Product placement – When you are shooting your interview and b-roll you need to be mindful of everything that appears on screen. You should avoid all logos and brand names that appear on products, t-shirts and signage. The manufacturers of these products might not want their product in your film and can take legal action against you if you have not been given written permission from them. So avoid including shots of things with logos and names.

Editing integrity – When you are interviewing someone you need to be careful when you are editing your film so that the essence of what your subject says in the interview is not misrepresented or altered to sound like they said the opposite of what they meant in the original interview. Here again, you could be subject to legal action for doing so.
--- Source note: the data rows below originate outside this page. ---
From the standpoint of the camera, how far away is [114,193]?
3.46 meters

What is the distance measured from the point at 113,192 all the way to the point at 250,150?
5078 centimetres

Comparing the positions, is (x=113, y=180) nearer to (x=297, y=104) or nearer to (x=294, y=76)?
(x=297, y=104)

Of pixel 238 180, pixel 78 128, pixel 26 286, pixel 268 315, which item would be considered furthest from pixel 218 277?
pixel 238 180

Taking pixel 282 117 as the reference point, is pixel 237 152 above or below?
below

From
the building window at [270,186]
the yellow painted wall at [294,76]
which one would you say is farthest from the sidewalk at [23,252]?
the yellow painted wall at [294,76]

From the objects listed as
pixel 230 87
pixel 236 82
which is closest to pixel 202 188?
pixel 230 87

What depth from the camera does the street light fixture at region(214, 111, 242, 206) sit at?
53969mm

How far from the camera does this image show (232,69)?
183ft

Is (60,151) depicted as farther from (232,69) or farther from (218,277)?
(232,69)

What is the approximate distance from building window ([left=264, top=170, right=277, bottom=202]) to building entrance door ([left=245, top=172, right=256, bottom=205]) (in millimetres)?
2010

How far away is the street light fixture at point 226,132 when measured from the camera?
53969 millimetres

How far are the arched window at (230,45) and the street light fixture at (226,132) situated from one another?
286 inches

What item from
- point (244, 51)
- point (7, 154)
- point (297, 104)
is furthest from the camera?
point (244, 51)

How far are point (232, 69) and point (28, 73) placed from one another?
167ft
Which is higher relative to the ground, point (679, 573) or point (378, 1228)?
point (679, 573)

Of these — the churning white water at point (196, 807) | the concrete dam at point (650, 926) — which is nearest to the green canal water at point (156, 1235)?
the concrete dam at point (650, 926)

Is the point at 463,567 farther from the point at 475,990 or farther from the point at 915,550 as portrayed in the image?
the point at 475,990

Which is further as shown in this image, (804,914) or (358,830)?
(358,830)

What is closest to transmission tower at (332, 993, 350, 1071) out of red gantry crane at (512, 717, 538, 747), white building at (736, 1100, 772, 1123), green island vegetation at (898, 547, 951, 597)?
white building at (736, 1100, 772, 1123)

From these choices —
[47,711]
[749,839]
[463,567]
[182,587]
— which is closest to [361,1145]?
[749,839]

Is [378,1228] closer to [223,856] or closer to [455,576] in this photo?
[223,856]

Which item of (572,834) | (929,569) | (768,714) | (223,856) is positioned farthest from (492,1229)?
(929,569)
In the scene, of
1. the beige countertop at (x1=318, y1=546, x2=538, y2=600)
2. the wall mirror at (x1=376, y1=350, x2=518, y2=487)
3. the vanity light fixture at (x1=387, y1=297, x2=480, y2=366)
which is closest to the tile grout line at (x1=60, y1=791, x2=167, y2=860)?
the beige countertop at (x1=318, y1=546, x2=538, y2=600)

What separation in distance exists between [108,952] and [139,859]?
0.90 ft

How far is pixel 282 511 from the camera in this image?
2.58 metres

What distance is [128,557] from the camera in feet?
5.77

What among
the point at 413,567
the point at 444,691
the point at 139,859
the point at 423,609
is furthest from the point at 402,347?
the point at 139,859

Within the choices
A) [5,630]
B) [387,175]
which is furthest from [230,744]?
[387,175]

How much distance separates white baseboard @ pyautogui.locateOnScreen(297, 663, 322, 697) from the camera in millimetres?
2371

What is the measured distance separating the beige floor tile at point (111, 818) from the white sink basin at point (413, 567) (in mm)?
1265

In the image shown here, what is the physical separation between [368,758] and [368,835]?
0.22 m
For your safety, please do not chase or try to capture animals, birds, sea creatures, etc. This can be very dangerous to you and to the creatures you are attempting to film. The best example I can give you is the death of Steve Irwin. Irwin was renowned for chasing after creatures and grabbing them while explaining some facts about their life and place in the natural world. He was killed by a stingray while filming a segment about coastal marine life in Australia. This was once a big thing in broadcast TV for the Discovery Channel and National Geographic, but after his death, this practice has been removed from television and highly discouraged in all aspects of science and natural history filmmaking. If you present us with a film that contains a chase-capture scene, we will not host it our archive. In other words, we will not promote this behavior. If you wish to make a documentary about an animal, bird, fish, etc. please use an observational approach when filming it.

As you are filming, your footage should continuously be uploaded to google drive. This will prevent any footage from being lost whether from a technology malfunction or even from a lost or stolen hard drive. And lastly, students will need to finish their films with a MP4 codec for easy uploads to the archive.

Please know that this is just a short list of the rules for filmmakers and by no means represents the entirety of the laws regarding the filmmaking process. But if you follow and abide by this short list you should be just fine throughout your film production process. In short, be truthful, accurate and honest in your film and you will have nothing to worry about. If you have a question regarding your production, please consult with your teacher or youth group supervisor for clarification and guidance.